Work item: Your answer should be an exact copy of the lines from the start of the entries to the line containing "common name: woodrat or rat", both included.

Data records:
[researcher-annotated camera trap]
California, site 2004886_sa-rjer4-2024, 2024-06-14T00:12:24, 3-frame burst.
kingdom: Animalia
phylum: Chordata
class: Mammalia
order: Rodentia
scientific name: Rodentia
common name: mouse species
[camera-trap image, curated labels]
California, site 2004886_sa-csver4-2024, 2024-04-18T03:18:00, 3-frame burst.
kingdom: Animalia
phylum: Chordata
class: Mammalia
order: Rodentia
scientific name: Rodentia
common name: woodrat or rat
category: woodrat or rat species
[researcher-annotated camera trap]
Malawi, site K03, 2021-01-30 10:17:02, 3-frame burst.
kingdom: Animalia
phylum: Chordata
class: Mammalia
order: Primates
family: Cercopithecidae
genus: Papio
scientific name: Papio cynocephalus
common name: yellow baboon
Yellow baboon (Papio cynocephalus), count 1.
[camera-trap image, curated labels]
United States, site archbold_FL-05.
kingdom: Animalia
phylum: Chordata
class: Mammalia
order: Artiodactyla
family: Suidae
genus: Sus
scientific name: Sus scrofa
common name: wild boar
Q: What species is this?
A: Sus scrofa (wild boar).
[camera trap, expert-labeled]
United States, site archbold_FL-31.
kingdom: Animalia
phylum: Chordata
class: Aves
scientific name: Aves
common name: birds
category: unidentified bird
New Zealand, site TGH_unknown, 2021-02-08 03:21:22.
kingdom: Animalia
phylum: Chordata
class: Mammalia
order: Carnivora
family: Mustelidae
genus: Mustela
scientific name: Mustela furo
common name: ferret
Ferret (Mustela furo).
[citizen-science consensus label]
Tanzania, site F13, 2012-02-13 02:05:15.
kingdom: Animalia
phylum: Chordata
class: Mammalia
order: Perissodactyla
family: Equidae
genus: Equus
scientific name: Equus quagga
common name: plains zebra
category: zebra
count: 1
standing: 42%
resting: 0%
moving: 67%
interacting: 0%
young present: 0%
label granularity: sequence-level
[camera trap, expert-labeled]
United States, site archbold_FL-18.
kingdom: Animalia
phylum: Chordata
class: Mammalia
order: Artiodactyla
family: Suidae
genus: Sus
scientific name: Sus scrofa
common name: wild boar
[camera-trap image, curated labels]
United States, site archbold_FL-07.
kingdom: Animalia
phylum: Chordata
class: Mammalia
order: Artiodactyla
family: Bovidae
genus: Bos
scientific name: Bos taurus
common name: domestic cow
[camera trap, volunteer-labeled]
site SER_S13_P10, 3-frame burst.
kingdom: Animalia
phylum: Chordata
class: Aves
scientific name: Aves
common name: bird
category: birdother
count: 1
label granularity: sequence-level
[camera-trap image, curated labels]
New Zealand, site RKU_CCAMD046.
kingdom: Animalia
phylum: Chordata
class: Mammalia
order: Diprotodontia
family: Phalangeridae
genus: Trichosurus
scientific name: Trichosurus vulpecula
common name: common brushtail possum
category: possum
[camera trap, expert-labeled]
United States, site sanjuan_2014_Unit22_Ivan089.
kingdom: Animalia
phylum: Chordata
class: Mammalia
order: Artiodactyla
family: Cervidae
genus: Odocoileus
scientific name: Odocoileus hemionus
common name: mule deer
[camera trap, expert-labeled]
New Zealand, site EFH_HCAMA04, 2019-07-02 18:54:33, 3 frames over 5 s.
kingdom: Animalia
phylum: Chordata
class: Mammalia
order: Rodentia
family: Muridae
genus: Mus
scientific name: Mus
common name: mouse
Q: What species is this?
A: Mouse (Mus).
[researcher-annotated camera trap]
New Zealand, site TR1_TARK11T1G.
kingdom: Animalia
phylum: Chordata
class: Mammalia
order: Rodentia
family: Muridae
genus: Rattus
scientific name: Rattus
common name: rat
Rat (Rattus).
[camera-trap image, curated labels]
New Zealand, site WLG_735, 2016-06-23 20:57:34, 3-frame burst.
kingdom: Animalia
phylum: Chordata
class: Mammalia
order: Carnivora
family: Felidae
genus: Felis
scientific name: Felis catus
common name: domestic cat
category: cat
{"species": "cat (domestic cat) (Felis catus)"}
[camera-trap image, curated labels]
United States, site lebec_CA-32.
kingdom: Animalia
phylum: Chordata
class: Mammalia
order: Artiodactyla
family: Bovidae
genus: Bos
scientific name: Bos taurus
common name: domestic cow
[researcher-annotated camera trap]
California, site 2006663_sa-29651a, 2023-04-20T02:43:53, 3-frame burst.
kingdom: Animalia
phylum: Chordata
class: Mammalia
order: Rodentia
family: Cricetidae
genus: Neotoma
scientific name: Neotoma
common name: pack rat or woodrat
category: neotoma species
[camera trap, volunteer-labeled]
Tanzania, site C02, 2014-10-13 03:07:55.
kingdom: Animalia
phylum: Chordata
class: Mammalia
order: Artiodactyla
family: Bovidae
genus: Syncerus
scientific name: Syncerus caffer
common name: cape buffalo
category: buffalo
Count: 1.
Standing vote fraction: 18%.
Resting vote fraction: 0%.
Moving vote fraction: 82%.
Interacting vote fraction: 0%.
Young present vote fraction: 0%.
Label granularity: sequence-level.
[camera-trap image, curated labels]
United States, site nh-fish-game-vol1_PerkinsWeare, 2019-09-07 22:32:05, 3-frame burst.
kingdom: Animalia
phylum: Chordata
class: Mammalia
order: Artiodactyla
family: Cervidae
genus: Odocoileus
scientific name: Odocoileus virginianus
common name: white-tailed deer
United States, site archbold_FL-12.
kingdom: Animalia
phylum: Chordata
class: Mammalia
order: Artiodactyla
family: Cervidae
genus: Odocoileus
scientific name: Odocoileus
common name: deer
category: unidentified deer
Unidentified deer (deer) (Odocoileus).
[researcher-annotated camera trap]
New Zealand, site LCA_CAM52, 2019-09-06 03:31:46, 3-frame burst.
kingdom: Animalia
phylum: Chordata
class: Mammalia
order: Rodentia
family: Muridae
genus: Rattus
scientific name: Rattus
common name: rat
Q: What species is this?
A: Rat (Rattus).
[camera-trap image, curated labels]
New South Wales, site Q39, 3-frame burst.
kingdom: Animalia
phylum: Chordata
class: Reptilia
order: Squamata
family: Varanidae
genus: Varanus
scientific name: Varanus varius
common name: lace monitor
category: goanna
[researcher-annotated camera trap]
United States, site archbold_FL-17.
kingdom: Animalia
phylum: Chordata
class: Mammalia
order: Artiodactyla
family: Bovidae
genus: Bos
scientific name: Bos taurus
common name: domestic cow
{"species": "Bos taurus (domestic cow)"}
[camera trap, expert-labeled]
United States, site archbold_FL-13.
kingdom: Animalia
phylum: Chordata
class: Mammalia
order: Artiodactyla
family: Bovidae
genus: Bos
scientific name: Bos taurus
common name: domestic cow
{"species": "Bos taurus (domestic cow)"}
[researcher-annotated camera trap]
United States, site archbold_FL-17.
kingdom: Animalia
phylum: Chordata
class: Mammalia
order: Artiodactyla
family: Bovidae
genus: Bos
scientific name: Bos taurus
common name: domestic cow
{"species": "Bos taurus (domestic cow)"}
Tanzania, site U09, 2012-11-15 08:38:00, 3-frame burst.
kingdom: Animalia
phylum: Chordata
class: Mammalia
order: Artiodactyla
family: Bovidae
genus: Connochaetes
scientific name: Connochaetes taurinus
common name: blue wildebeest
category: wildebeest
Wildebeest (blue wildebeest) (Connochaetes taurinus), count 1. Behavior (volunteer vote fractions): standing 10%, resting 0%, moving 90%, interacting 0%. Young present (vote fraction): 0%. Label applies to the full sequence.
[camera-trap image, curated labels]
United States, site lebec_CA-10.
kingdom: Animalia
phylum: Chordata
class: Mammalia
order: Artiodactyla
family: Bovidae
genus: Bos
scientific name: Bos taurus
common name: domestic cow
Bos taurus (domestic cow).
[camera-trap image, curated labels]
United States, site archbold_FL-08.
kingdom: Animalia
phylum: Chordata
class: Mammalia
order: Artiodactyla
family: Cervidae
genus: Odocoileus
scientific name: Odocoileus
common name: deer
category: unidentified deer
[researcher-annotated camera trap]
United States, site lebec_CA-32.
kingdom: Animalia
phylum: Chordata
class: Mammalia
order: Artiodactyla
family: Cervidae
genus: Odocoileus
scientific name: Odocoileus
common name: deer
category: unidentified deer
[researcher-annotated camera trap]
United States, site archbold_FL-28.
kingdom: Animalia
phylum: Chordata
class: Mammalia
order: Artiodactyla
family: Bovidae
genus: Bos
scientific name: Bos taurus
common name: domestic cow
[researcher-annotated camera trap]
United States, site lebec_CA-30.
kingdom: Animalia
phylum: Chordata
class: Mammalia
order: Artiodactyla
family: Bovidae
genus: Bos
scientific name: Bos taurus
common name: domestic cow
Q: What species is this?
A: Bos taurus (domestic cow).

Result of this exercise:
[researcher-annotated camera trap]
California, site 2004886_sa-rjer4-2024, 2024-06-14T00:12:24, 3-frame burst.
kingdom: Animalia
phylum: Chordata
class: Mammalia
order: Rodentia
scientific name: Rodentia
common name: mouse species
[camera-trap image, curated labels]
California, site 2004886_sa-csver4-2024, 2024-04-18T03:18:00, 3-frame burst.
kingdom: Animalia
phylum: Chordata
class: Mammalia
order: Rodentia
scientific name: Rodentia
common name: woodrat or rat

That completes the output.